Lack of controls. Many of these studies failed to control for such intervening variables as age, sex, education, ethnicity, socioeconomic status, marital standing, degree of religiosity and ignored the fact that most religions have sanctions against such insalubrious behaviors as sexual promiscuity, alcohol and drug abuse, and smoking. When such variables are controlled for, the formerly significant results disappear. One study on recovery from hip surgery in elderly women did not control for age; another study on church attendance and recovery from illness did not consider that people in poor health are less likely to attend church.

Outcome differences. In a highly publicized study of cardiac patients prayed for by born-again Christians, of 29 outcome variables measured only six showed a significant difference between the prayed-for and nonprayed-for groups. In related studies, different outcome measures were significant. To be meaningful, the same measures need to be significant across studies because if enough outcomes are measured, some will show significant correlations by chance.

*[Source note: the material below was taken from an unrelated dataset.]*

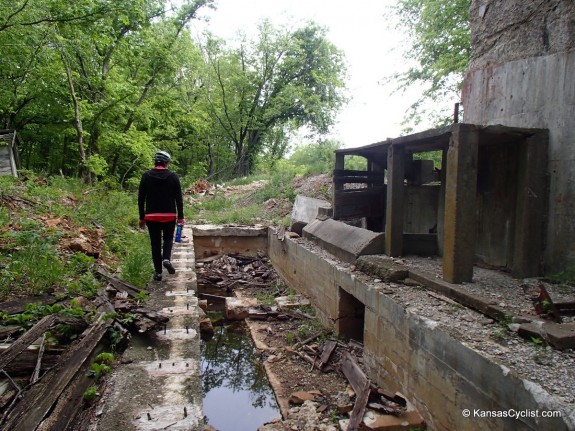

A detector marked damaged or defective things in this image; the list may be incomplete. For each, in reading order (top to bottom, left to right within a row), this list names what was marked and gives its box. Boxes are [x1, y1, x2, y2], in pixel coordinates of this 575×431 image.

broken concrete chunk [356, 256, 410, 284]
broken concrete chunk [225, 296, 260, 320]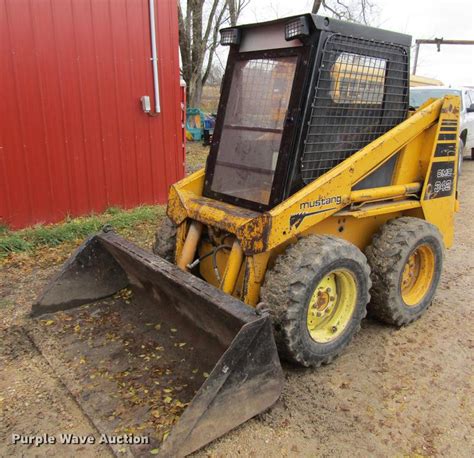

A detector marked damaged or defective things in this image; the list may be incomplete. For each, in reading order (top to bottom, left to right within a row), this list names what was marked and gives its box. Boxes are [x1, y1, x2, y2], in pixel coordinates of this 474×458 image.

rusted metal panel [0, 0, 184, 229]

Operational definitions. When experiments are carried out to determine the effects of prayer, what, precisely is being studied? For example, what type of prayer is being employed? (Are Christian, Jewish, Muslim, Buddhist, Wiccan and shaman prayers equal?) Who or what is being prayed to? (Are God, Jesus and a universal life force equivalent?) What is the length and frequency of the prayer? (Are two 10-minute prayers equal to one 20-minute prayer?) How many people are praying, and does their status in the religion matter? (Is one priestly prayer identical to 10 parishioner prayers?) Most prayer studies either lack such operational definitions or lack consistency across studies in such definitions.

The ultimate fallacy is theological: if God is omniscient and omnipotent, he should not need to be reminded or inveigled into healing someone. Scientific prayer makes God a celestial lab rat, leading to bad science and worse religion.